Ingredients:

  • 1 pound (454g) jumbo lump crab meat, picked over for shells
  • 1/4 cup (30g) mayonnaise
  • 1 large egg, lightly beaten
  • 1 tablespoon (15ml) Dijon mustard
  • 1 teaspoon (5ml) Worcestershire sauce
  • 1/4 teaspoon (1.5g) Old Bay seasoning
  • 1/4 teaspoon (1.5g) black pepper, freshly ground
  • 1/4 cup (30g) crushed Ritz crackers
  • 2 tablespoons (30ml) unsalted butter, melted
  • Fresh parsley, chopped (optional)
  • Lemon wedges (optional)

Instructions:

  1. In a large bowl, gently fold together the crab meat, mayonnaise, egg, Dijon mustard, Worcestershire sauce, Old Bay seasoning, black pepper, and crushed Ritz crackers. Be careful not to overmix; you want to keep the lump crab meat intact.

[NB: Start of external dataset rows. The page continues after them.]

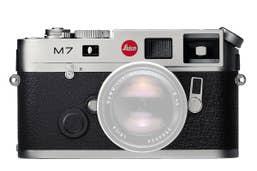 Leica M7 0.72 Film Camera - Chrome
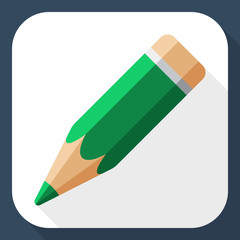 Pencil icon with long shadow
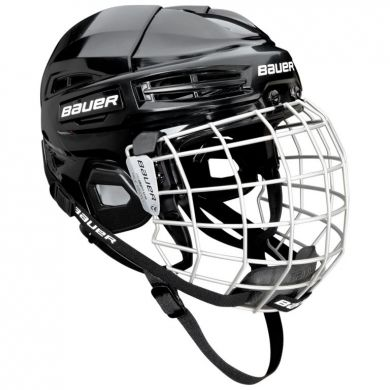 Bauer Hockey Helm IMS 5.0 Combo Sr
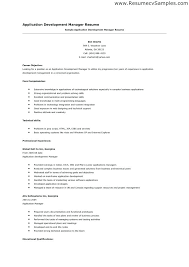 How Can I Make A Free Resume Best Of Where Can I Create A Free Resume How To Make A Free Resume Online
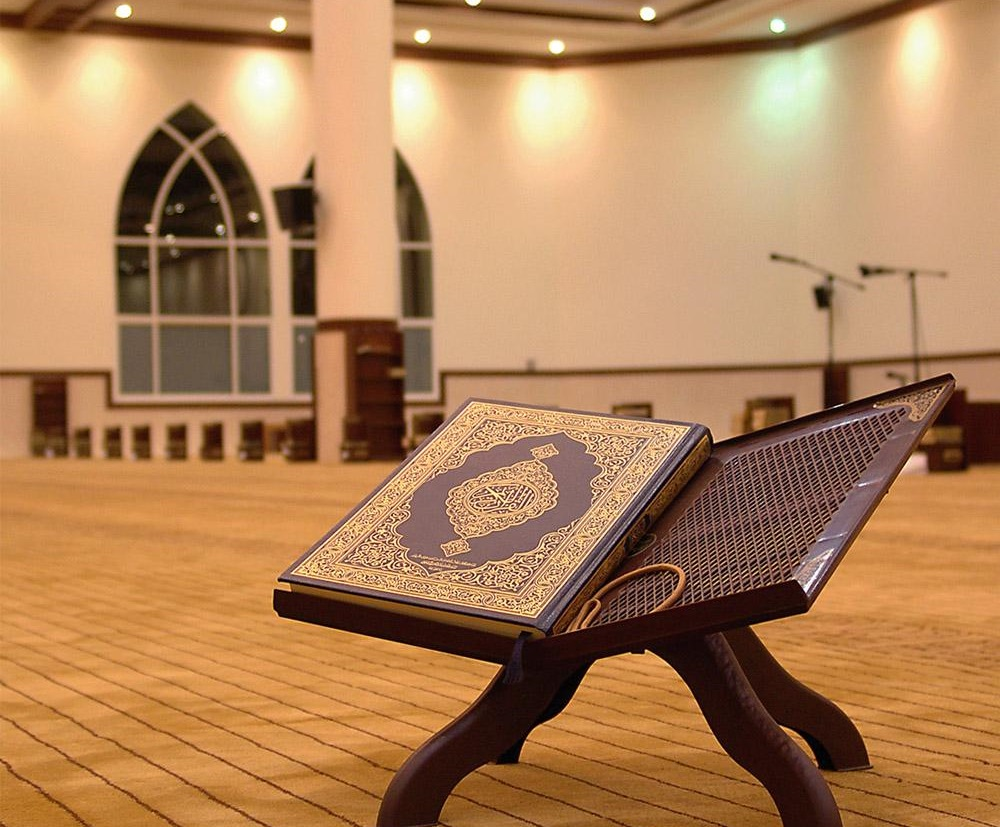 Etiquette van het lezen en omgaan met de Quran – Imam Al-Qurtubi [d. 671 AH]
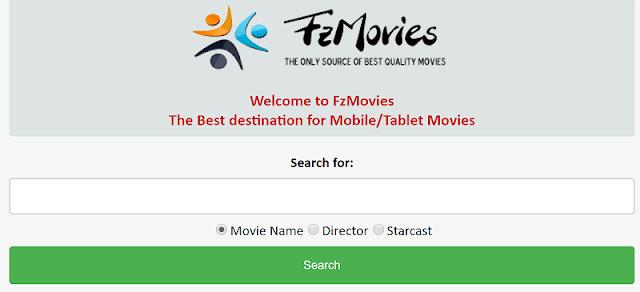 Fzmovies 2020- Hollywood movies Download free HD 300mb movies hindi dubbed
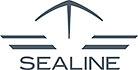 Логотип Sealine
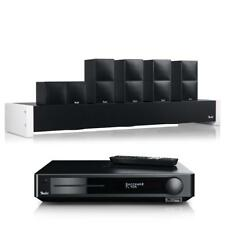 Teufel Cubycon Impaq Slim-Line-Blu-ray-AV-Receiver Lautsprecher ARC 3D MKV NFC
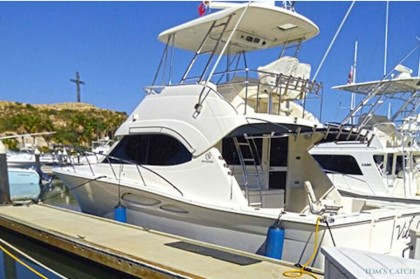 Riviera 44 FT Baja California Sur vissen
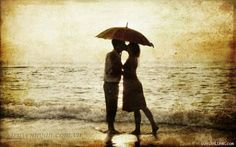 """Rồi cũng chỉ là quá khứ của nhau   Có lẽ khoảng thời gian mộng mơ đẹp đẽ nhất của em là những năm tháng được ở cạnh anh. Cái thời ngây ngô trong sáng ấy chúng ta còn chẳng biết mình đã thích nhau từ bao giờ nhưng đến tận hôm nay em vẫn thắc mắc một điều nếu thà rằng khi đó đừng gặp nhau thì mọi có tốt hơn bây giờ không hả anh...?  ảnh minh họa  """"Tôi đã từng thích một người rất mảnh liệtNhưng rồi mọi thứ cũng vội vã mà tan biến...""""  Ngày ấy...  Em học lớp 8 anh hơn em một tuổi. Có lần em đi…"""
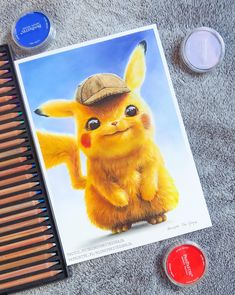 Pikachu is the cutest Pokemon ever created, that's why it was a good time to test some new art supplies while drawing it 🔥 Did You watch… Pikachu Pikachu, Cute Pokemon Wallpaper, Disney Phone Wallpaper, Captain America Poster, Pikachu Drawing, Bear Wallpaper, Cool Pokemon, Animal Sketches, Colorful Drawings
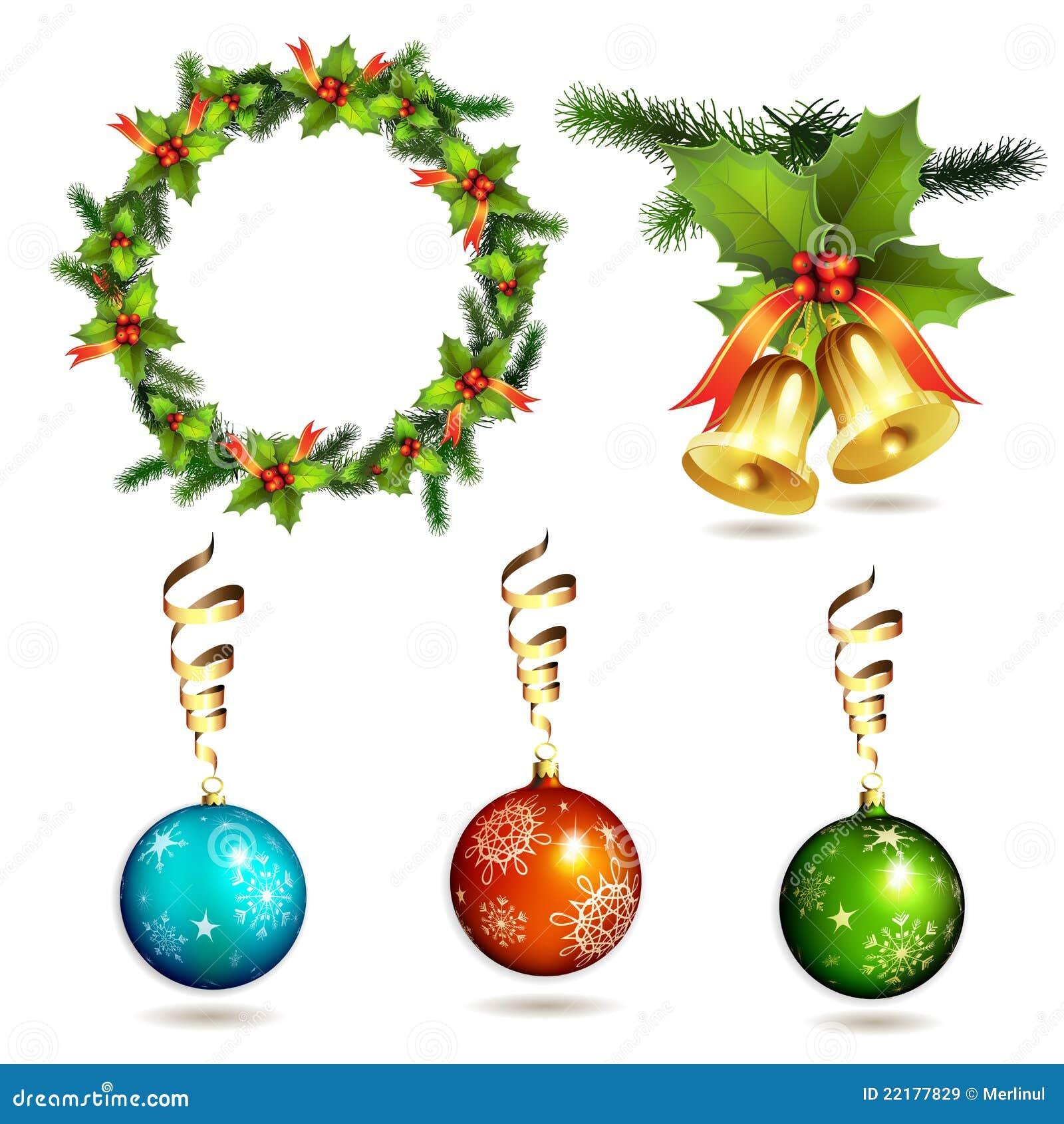 αντικείμενα Χριστουγέννων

  2. Cover the bowl with plastic wrap and refrigerate for at least 30 minutes. This helps the crab cakes hold their shape.

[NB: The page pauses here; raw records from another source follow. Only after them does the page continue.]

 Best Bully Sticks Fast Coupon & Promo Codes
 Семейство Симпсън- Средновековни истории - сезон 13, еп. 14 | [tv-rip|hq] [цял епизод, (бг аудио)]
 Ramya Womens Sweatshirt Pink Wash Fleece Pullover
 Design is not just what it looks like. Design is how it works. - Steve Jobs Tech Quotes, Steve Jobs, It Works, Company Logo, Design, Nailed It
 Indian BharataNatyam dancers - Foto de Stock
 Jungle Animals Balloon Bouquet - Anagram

  3. Gently form the crab mixture into 4 equal-sized patties, about 3/4-inch thick.
  4. Heat the melted butter in a skillet over medium heat.
  5. Carefully place the crab cakes in the hot skillet. Cook for 6-8 minutes per side, or until golden brown and heated through. Don't overcrowd the pan; cook in batches if necessary. Internal temperature 165°F
  6. Garnish with fresh parsley and lemon wedges. Serve Immediately.